**TO DO**
Transcribe, exactly and without pictures, the lines below from the line with "The taikobashi bridge at Shimogamo Shrine." to the line with "(PB)丸菱 パン粉付け用 バッターミックス 1kg(常温)(小分け)", both ends included, and no others.

(Recorded data)
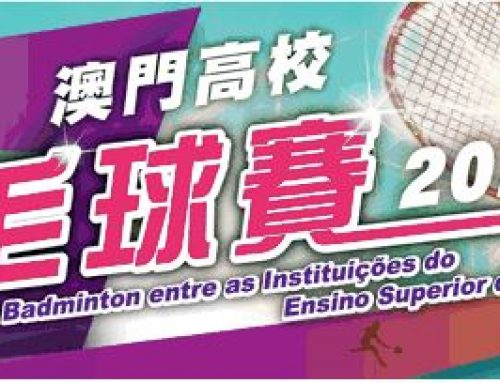 """2020 Macau Higher Education Institute Badminton Competition"" – 30 Sep (Wed) at Sports Complex of Macau Baptist College – 19:30-22:30 (Mixed Doubles/Men's Singles/Women's Singles/Men's Doubles)"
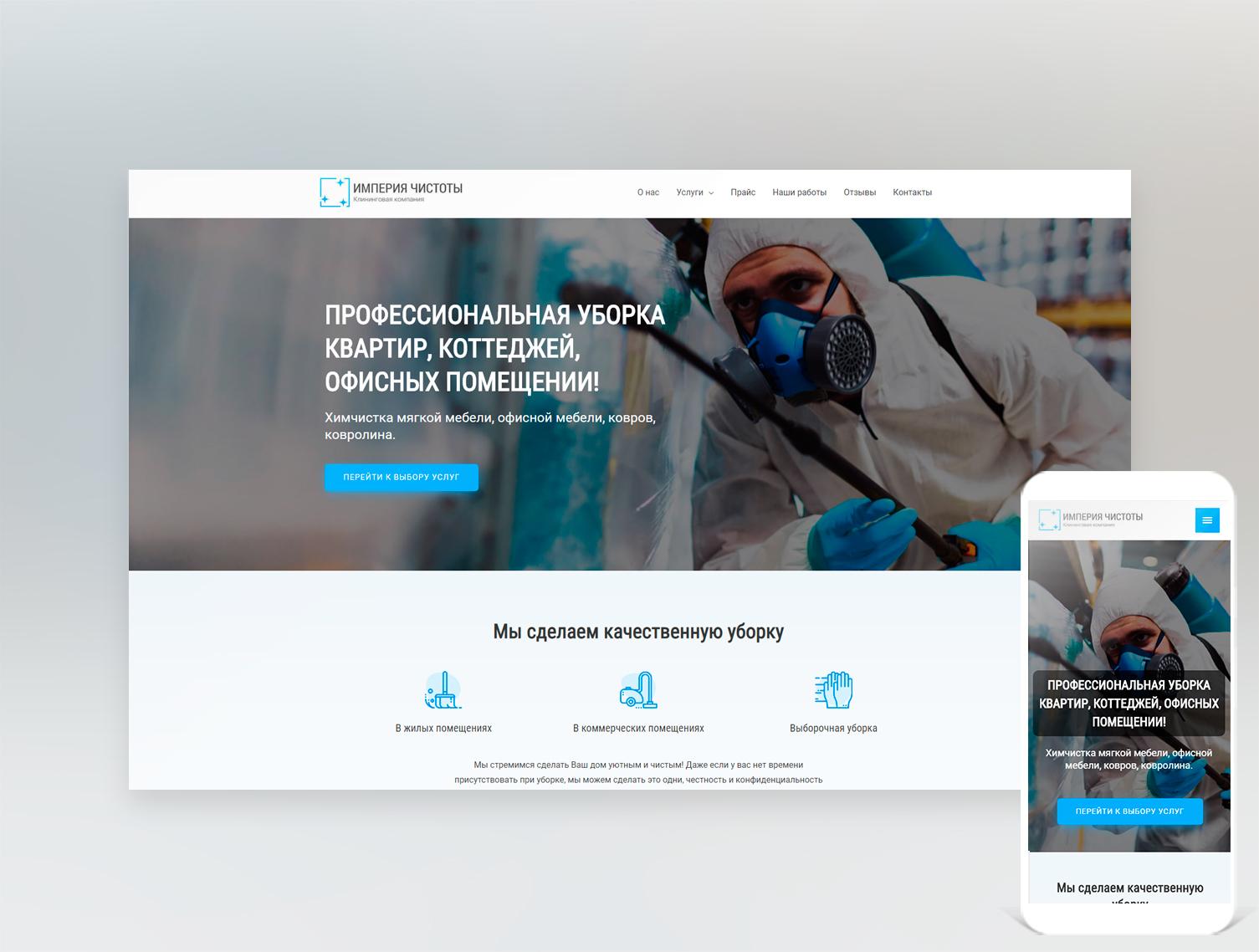 Корпоративный сайт клининговой компании Чита-клининг.рф
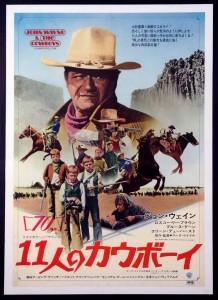 CowboysJap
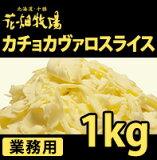 花畑牧場 【訳あり】【】カチョカヴァロスライス 1kg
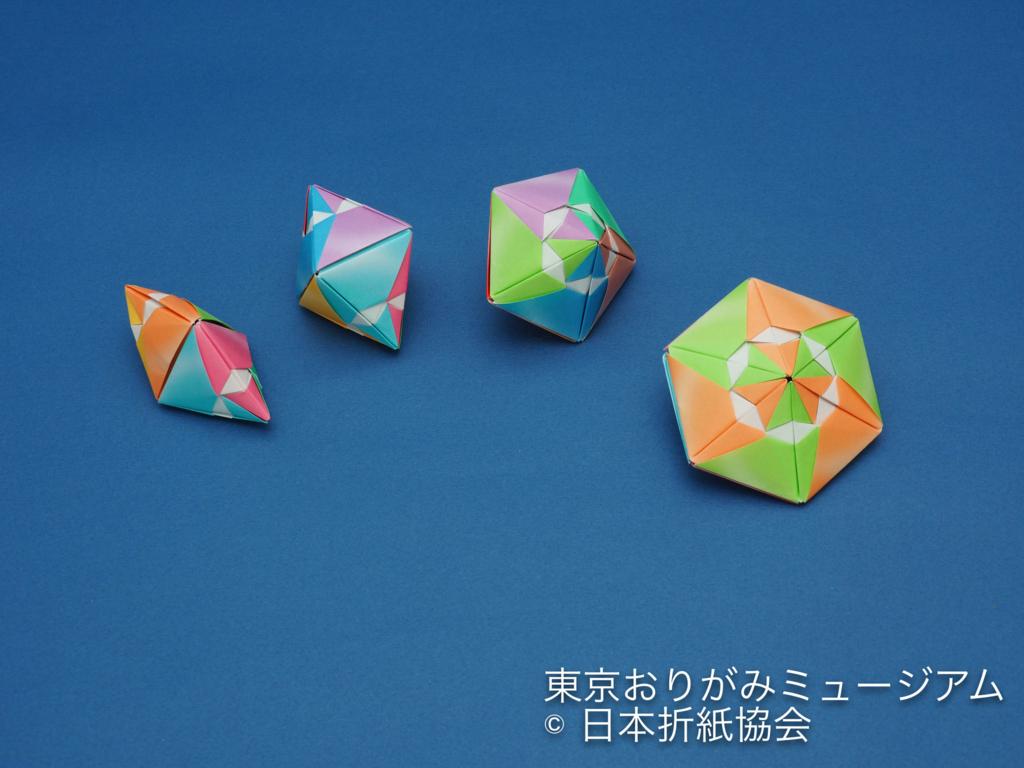 f:id:origami-noa:20170703115101j:plain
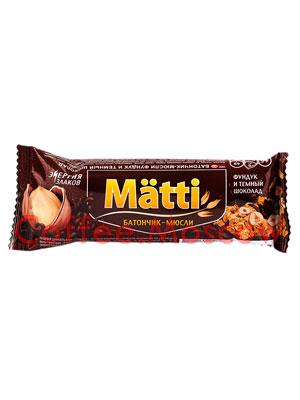 Мюсли Matti Фундук и тёмный шоколад
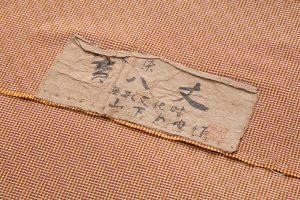 山下めゆ作 本場黄八丈 着物のサブ6画像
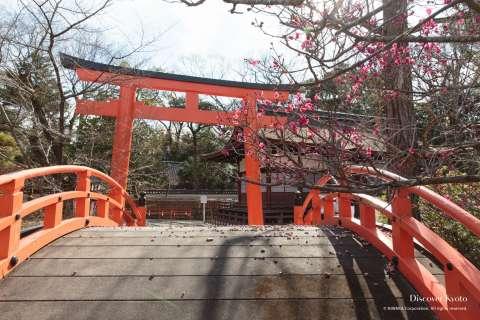 The taikobashi bridge at Shimogamo Shrine.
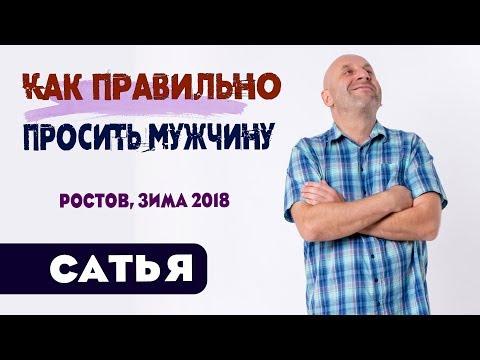 Сатья • Как правильно просить мужчину о поддержке. Ростов, зима 2018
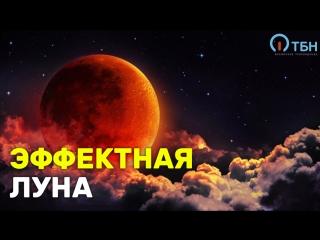«Кровавая» Луна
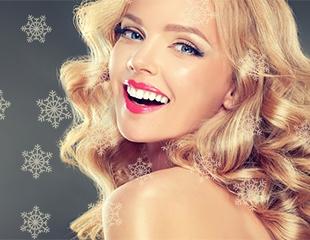 Сияйте ярче! Создание новогоднего образа, макияж, а также грим для мужчин со скидкой 50% в салоне красоты CHANEL`!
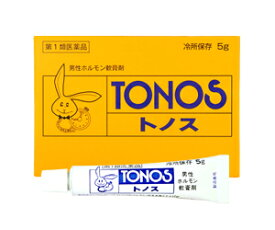 【第1類医薬品】  5g×2個【送料無料】ポスト便発送 代引&同梱不可 トノスハリーマーク トノス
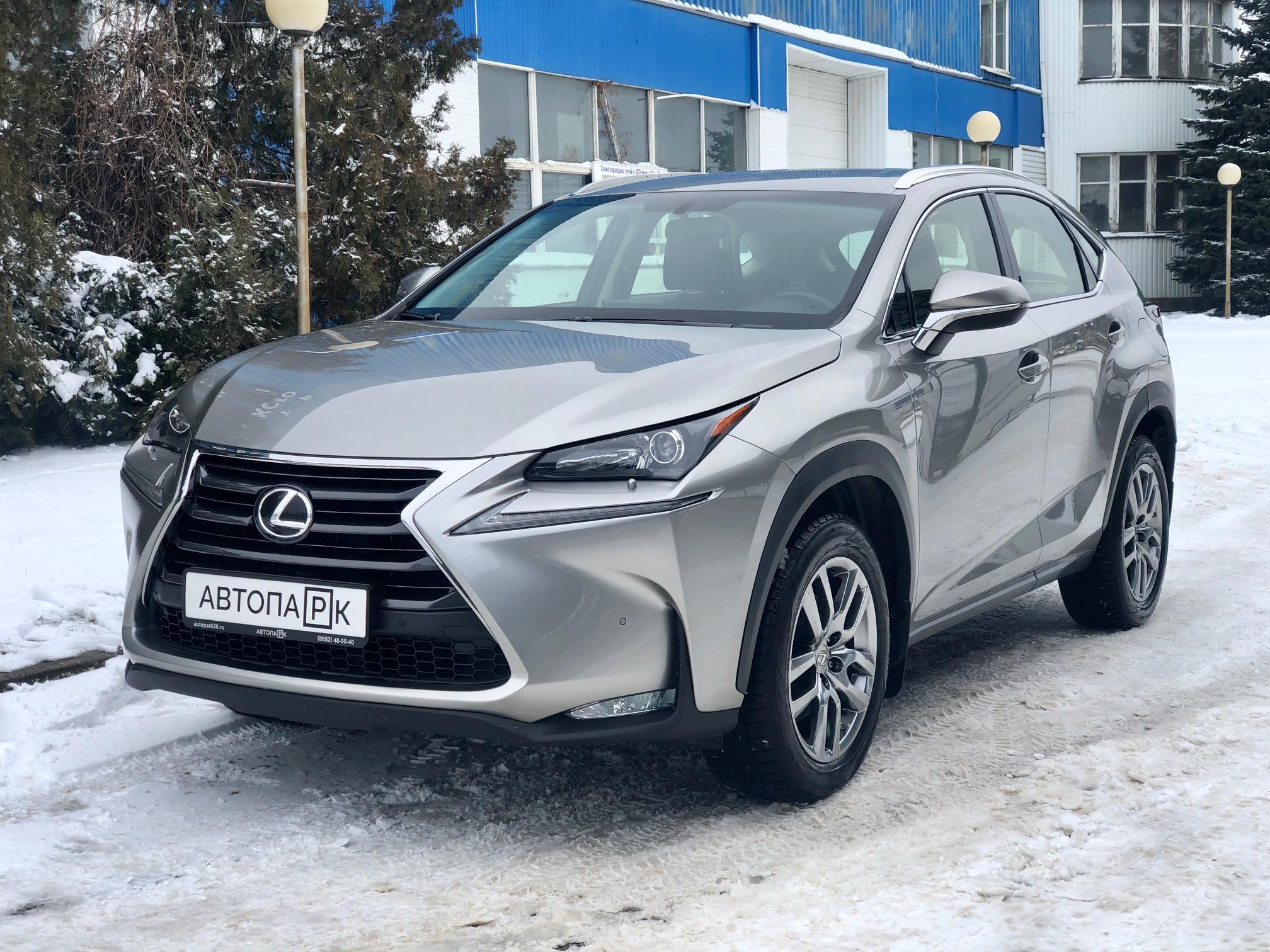 Купить Lexus NX (Серебристый ) - Автопарк Ставрополь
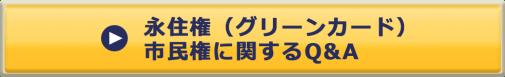 Webボタン_永住権(グリーンカード)・市民権に関するQ&A_160719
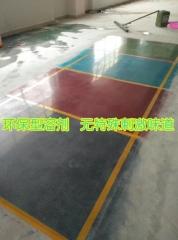 固化剂水泥固化剂彩色混凝土水泥固化地坪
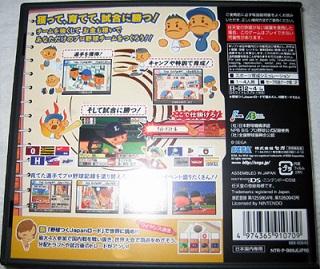 野球ゲームまとめチャンネル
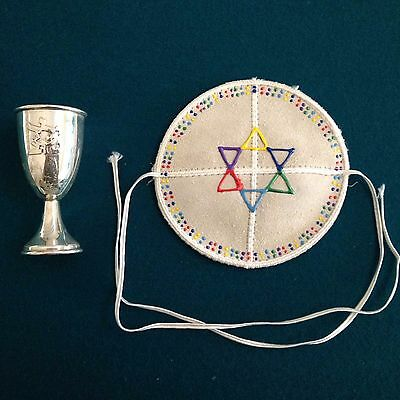 Suede Baby or Toddler Kippah w/Straps for Bris with baby Kiddush cup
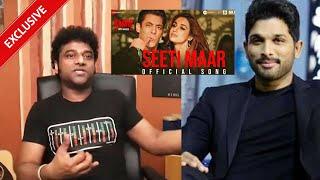 Kya Tha Allu Arjun Fans Ka Salman Khan Ke Seeti Maar Par Reaction, Devi Sri Prasad Ne Kiya Khulasa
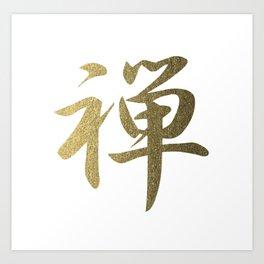 Cool Japanese Kanji Character Writing & Calligraphy Design #2 – Zen (Gold on White) Kunstdrucke
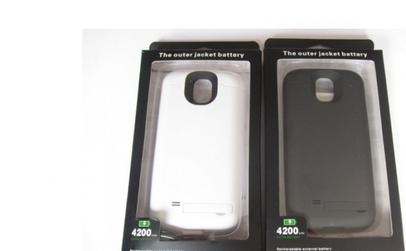 Baterie suplimentara Galaxy S4
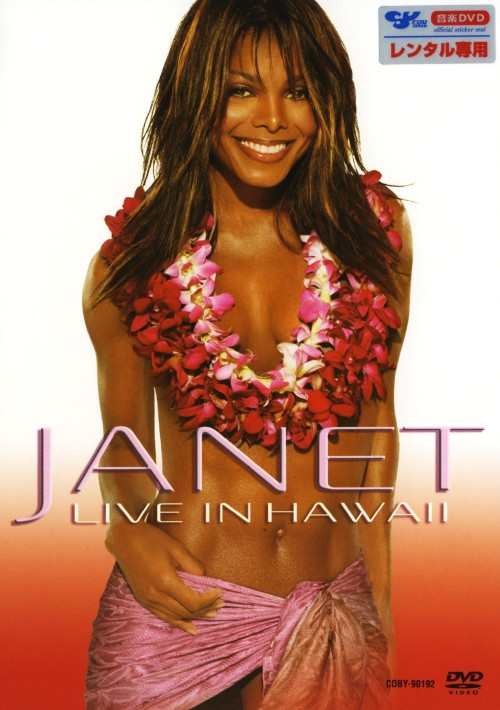 【中古】初限)ジャネット・ジャクソン/オール・フォー・ユー・ライブ 【DVD】/ジャネット・ジャクソン
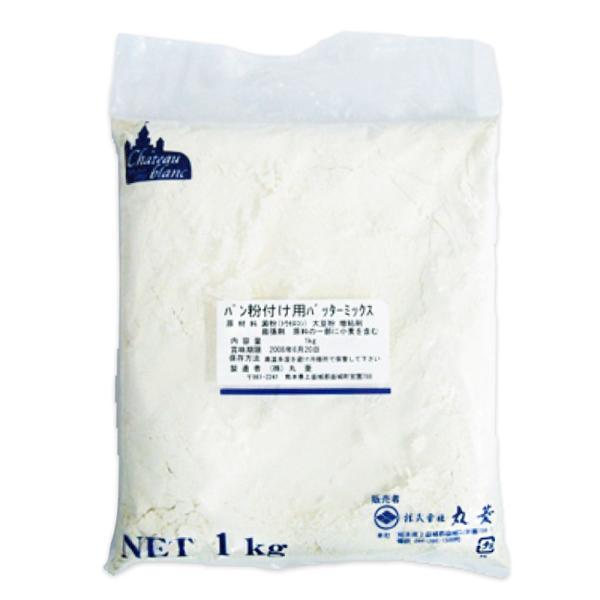 (PB)丸菱 パン粉付け用 バッターミックス 1kg(常温)(小分け)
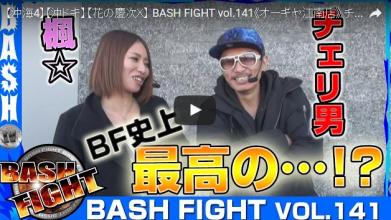 【沖海4】【沖ドキ】【花の慶次X】 BASH FIGHT vol.141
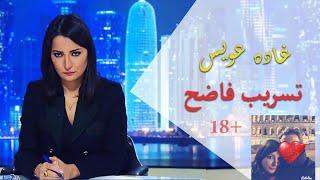 اسرار و فضائح غاده عويس مذيعة فناة الجزيرة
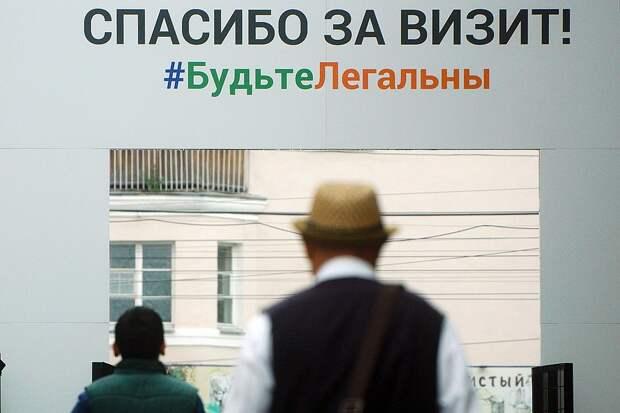 Основной статус, который теперь будет востребован большинством переселенцев и мигрантов – «вид на жительство» Фото: Алексей БУЛАТОВ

**YOUR SOLUTION**
 The taikobashi bridge at Shimogamo Shrine.
 Сатья • Как правильно просить мужчину о поддержке. Ростов, зима 2018
«Кровавая» Луна
 Сияйте ярче! Создание новогоднего образа, макияж, а также грим для мужчин со скидкой 50% в салоне красоты CHANEL`!
 【第1類医薬品】  5g×2個【送料無料】ポスト便発送 代引&同梱不可 トノスハリーマーク トノス
 Купить Lexus NX (Серебристый ) - Автопарк Ставрополь
 Webボタン_永住権(グリーンカード)・市民権に関するQ&A_160719
 固化剂水泥固化剂彩色混凝土水泥固化地坪
 野球ゲームまとめチャンネル
 Suede Baby or Toddler Kippah w/Straps for Bris with baby Kiddush cup
 Kya Tha Allu Arjun Fans Ka Salman Khan Ke Seeti Maar Par Reaction, Devi Sri Prasad Ne Kiya Khulasa
 Cool Japanese Kanji Character Writing & Calligraphy Design #2 – Zen (Gold on White) Kunstdrucke
 Baterie suplimentara Galaxy S4
 【中古】初限)ジャネット・ジャクソン/オール・フォー・ユー・ライブ 【DVD】/ジャネット・ジャクソン
 (PB)丸菱 パン粉付け用 バッターミックス 1kg(常温)(小分け)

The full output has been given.